I have a file that has two columns id and timestamp. I'm count the number of sessions each value has - determined by inactivity for more than 30 minutes. However, I'm having trouble with the streaming commands. An example few row is as follows.
id,time
1,2015-02-05 01:01:01
1,2015-02-05 01:02:01
3,2015-02-05 02:01:01
3,2015-02-05 02:01:02
I know my mapper and reducer work correctly b/c I get the correct results when I only use one reducer. My problem is when I need to use more than one reducer I try to use the Partitioner to send the first value of the map output to one reducer and sort it by the second value in the map output.
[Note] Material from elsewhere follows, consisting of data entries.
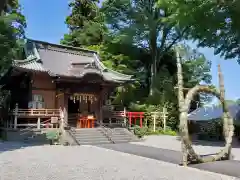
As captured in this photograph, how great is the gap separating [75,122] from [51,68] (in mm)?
4034

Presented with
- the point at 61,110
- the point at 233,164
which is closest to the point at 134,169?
the point at 233,164

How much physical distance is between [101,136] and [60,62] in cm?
707

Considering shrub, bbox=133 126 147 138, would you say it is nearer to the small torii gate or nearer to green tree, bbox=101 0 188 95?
the small torii gate

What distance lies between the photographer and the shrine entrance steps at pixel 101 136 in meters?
15.4

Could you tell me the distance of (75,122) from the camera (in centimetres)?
1936

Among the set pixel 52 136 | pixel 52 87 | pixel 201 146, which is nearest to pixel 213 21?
pixel 201 146

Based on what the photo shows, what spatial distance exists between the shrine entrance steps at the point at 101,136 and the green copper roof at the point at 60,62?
11.7ft

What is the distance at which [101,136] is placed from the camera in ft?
53.4

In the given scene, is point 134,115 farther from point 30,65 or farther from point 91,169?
point 91,169

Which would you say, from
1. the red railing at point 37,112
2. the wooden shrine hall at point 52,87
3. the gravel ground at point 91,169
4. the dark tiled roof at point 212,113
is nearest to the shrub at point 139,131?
the wooden shrine hall at point 52,87

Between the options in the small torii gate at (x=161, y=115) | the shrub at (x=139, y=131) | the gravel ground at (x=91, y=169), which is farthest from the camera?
the small torii gate at (x=161, y=115)

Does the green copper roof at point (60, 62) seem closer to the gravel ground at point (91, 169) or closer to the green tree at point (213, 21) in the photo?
the green tree at point (213, 21)

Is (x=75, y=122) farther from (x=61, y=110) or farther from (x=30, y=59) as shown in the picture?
(x=30, y=59)

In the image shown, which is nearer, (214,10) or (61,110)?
(214,10)
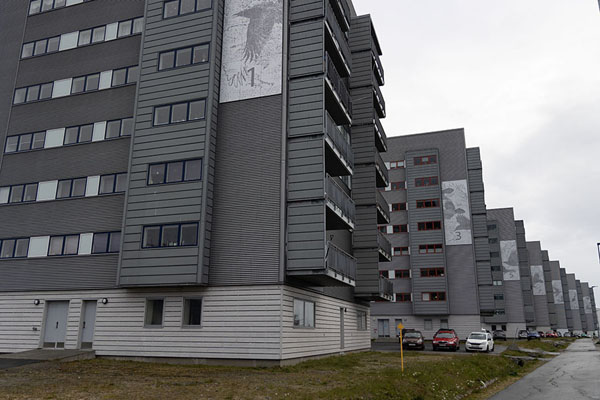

Any suggestions on how to accomplish this?
This is what I'm trying.
hadoop jar /opt/cloudera/parcels/CDH-5.1.2-1.cdh5.1.2.p470.103/lib/hadoop-0.20-mapreduce/contrib/streaming/hadoop-streaming-2.3.0-mr1-cdh5.1.2.jar \
-Dmapred.output.key.comparator.class=org.apache.hadoop.mapred.lib.KeyFieldBasedComparator \
-D stream.map.output.field.separator=, \
-D stream.num.map.output.key.fields=2 \
-D mapred.text.key.partitioner.options=-k1,1 \
-Dmapred.text.key.comparator.options=-k2,2 \
-input /in/ \
-output /out/ \
-mapper mapper1.py \
-file ${DIR}mapper.py \
-reducer reducerA.py \
-file ${DIR}reducer.py